== Exercise aim ==
Rewrite the records below with every "window" changed to "pane" and nothing else altered. Omit the pictures.

== Exercise material ==

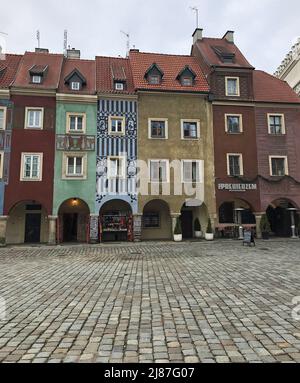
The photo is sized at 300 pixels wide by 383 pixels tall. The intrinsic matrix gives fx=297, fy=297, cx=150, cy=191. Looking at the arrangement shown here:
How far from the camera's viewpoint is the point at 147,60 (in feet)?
87.7

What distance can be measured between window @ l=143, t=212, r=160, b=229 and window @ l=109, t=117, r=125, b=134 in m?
7.16

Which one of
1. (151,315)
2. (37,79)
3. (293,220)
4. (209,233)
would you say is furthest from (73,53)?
(151,315)

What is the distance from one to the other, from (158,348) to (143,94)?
21.7m

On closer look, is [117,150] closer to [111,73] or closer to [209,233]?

== Response ==
The photo is sized at 300 pixels wide by 383 pixels tall. The intrinsic matrix gives fx=297, fy=297, cx=150, cy=191. Looking at the arrangement shown here:
How far from the camera's viewpoint is the point at 147,60 (in feet)?
87.7

What distance can be measured between pane @ l=143, t=212, r=160, b=229 and pane @ l=109, t=117, r=125, b=134 in m?
7.16

Which one of
1. (151,315)
2. (37,79)
3. (293,220)
4. (209,233)
would you say is furthest from (73,53)?
(151,315)

What is the distance from one to the other, from (158,348) to (143,94)?
21.7m

On closer look, is [117,150] closer to [111,73] or closer to [209,233]?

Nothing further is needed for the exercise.